Chapter 1 #3
“Do you expect an apology, Lady Fleur?”
Her annoyance didn’t bother him; it amused him.
“What I expect is irrelevant given you are incapable of apologizing, so it needn’t matter if I did.” Fleur sniffed at the air.
“Rest assured, we have not come to bid on the same book, Lady Fleur.”
“Of a certainty,” Fleur agreed. “You’ll be looking for…” She regarded him carefully. “Not Shakespeare’s First Folios.”
“You believe I don’t appreciate the Great Bard?”
“I anticipate your collection already includes Shakespeare’s First Folios, Your Grace.”
A smile twitched at the corners of his mouth; one that said he was amused—and she had been accurate.
Fleur tapped a finger against her chin. What had brought this hallowed duke here? A duke who was part-owner in a shipping venture.
It came to her; she stopped abruptly.
“You believe that you have it, do you?” His smug tones said he believed she did not.
“It could be A Voyage into the Levant by Tournefort.”
Hartwell nodded slowly.
Her triumph proved short-lived.
“It could be, but it is not.”
“That is helpful.”
His mouth lifted at a corner.
Her heart did its obligatory jump. He really wasn’t all that bad-looking when he smiled. Neither classically nor conventionally handsome, but strikingly distinctive.

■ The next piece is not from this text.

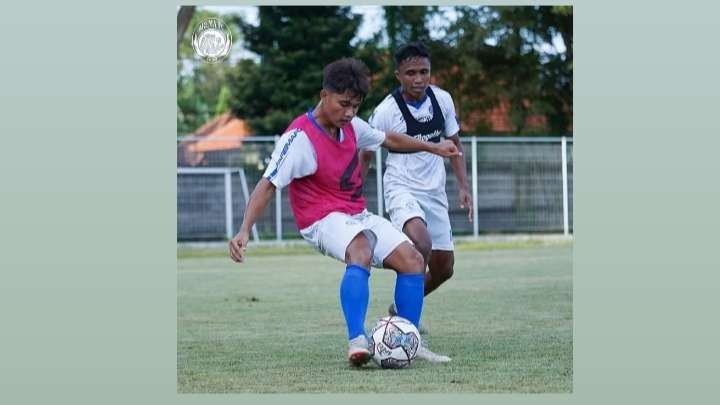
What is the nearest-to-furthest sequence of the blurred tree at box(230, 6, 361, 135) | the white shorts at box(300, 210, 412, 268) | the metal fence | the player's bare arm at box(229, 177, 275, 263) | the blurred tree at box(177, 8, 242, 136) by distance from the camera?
the player's bare arm at box(229, 177, 275, 263), the white shorts at box(300, 210, 412, 268), the metal fence, the blurred tree at box(230, 6, 361, 135), the blurred tree at box(177, 8, 242, 136)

That reluctant grin did him favors that his too-square features did not.
Fleur sighed.
She hated herself for noticing that, on account of everyone noticing Hartwell, and she refused to be among their ranks.
“Strange you found it helpful, while a beleaguered sigh tells of your disappointment, Fleur.”

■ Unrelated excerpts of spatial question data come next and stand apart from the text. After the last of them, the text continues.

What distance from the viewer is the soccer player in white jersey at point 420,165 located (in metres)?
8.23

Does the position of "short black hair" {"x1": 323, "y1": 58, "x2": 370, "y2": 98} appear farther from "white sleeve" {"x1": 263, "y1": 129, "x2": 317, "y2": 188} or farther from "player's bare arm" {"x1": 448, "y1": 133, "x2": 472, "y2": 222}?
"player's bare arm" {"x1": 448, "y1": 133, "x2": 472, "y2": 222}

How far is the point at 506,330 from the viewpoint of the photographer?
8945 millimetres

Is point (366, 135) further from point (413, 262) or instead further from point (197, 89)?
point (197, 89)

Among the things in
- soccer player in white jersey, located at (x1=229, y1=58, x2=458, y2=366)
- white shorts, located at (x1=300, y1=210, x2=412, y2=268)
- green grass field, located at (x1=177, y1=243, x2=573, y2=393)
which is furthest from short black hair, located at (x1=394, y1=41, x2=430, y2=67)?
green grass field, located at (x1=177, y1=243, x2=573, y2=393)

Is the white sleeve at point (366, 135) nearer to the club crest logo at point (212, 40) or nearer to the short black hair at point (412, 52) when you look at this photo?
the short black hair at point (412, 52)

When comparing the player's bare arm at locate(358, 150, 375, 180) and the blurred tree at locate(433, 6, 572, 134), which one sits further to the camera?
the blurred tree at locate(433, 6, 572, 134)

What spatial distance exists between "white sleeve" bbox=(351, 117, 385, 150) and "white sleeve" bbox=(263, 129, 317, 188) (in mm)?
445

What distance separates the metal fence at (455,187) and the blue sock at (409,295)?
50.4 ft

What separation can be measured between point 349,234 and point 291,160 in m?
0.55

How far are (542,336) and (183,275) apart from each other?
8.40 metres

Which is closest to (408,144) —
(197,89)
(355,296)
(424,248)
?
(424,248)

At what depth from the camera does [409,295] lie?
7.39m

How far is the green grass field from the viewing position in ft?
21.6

She carried plenty of disappointment, not about her guessing game with Hartwell but with herself for being oddly charmed. Fleur would burn this gorgeous library and all its books and history down before ever confessing such a sin.
And so, she turned the tables. “Tell me, Your Grace, do you always assign emotions to involuntary respiratory movements?”
His brow lifted in surprise.
“DaVinci’s claims,” she said. “Not mine.” Settling in, Fleur arranged her skirts artfully about her and brought her palms together.
“In fact, he asserted that when one forces a breath out too rapidly, it can result in a faint. Therefore, mine was merely a natural movement of my lungs that had nothing to do with any disappointment on my part.” She hoped she had confused him as much as she had confused herself.
Fleur checked.
Pleased with his slightly stunned expression, she buried a smile.
A murmur fell over the crowd as Baron Chilton started his walk to the auctioneer’s podium. The bibliomaniacs all took to the edge of their seats, their whispered excitement reached a crescendo, then cut to a quick silence when the baron took his place.
“Gentlemen,” he began, his voice authoritative, compelling the room. “I would first begin by welcoming you to…”
“Hartwell?” Fleur whispered through the introductions portion.
The duke glanced down at her.
“It seems we are about to find what brought us here. Best of luck with your book.” She held out her fingers.
He stared at her gloved palm, and then at Fleur like she was the housecat who had dropped a mouse on his lap.
The small-feeling sensation crept in, but she refused him the pleasure. Fleur took his fingers, pumped them slightly, and focused her attention on what had brought her here—winning.
Or she tried to. Even with their gloves and barriers between them, warmth radiated from where their hands touched.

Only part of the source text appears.